Ultimo aggiornamento: 20 aprile 2026

Da anni AIRC e Bennet collaborano per sostenere la ricerca oncologica, un legame che si rinnova ogni febbraio con la campagna Arance rosse per la Ricerca. Una partnership solida, alimentata dalla generosità dei clienti Bennet che scelgono di acquistare le reticelle di arance rosse a favore della ricerca.
Quest’anno Bennet ha deciso di affiancare a questo impegno una nuova iniziativa che punta a trasformare la raccolta punti in un’occasione preziosa per la ricerca. Ogni cliente può scegliere infatti di donare i punti spesa accumulati e convertirli in una donazione da 1 € o 5 € a favore di AIRC.
Siamo profondamente riconoscenti a Bennet per questa rinnovata alleanza e a chiunque sceglierà di donare. Insieme, continuiamo a investire in un futuro dove ogni diagnosi trovi una cura e ogni paziente possa guardare avanti con fiducia.
Ogni punto alimenta la ricerca. Ogni punto donato fa la differenza. Sei un cliente Bennet? Scopri come donare i tuoi punti
Dalila, curata per un tumore al seno e oggi donatrice AIRC. Massimo, che grazie ai progressi della ricerca ha superato un linfoma non Hodgkin. Elisa, ricercatrice AIRC, impegnata ogni giorno a trasformare nuove scoperte in diagnosi più precoci e terapie mirate.
Ogni giorno, in Italia, oltre mille persone ricevono una diagnosi di tumore.
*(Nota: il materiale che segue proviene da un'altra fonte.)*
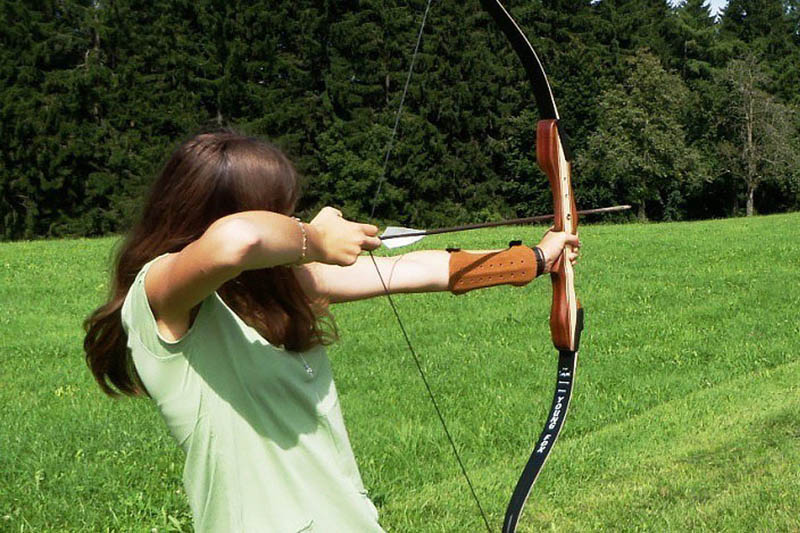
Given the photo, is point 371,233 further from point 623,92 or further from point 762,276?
point 623,92

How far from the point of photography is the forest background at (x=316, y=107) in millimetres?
17969

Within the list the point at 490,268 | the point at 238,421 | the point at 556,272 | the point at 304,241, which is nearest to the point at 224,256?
the point at 304,241

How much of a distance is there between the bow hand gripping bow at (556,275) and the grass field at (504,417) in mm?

Da più di 60 anni Fondazione AIRC sostiene la ricerca oncologica indipendente, permettendo a migliaia di ricercatrici e ricercatori di lavorare con continuità e migliorare concretamente la vita dei pazienti.
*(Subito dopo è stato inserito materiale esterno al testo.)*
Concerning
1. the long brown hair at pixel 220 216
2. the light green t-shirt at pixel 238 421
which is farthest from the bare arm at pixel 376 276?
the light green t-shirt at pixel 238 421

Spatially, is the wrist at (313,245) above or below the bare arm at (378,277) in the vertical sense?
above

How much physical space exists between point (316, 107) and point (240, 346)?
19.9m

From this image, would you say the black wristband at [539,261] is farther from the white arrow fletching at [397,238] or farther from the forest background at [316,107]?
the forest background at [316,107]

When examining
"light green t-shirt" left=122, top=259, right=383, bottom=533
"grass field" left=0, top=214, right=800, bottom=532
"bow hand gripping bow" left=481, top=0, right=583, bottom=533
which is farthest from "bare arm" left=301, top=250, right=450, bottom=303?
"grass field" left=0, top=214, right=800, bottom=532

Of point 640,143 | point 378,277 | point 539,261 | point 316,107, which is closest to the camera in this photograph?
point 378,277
È anche grazie al sostegno dei donatori se, per molte forme tumorali, in Italia i tassi di sopravvivenza sono oggi superiori alla media europea. Molte sfide restano aperte: comprendere meglio le cause della malattia, anticipare sempre più le diagnosi, sviluppare terapie efficaci per le forme più resistenti.
Con i punti Bennet ogni cliente può entrare in questa storia di coraggio e progresso. Un gesto semplice che si trasforma in un aiuto reale alla ricerca, sostenendo chi ogni giorno lavora per rendere il cancro sempre più curabile e chi, come Dalila e Massimo, grazie alla ricerca guarda avanti con più speranza.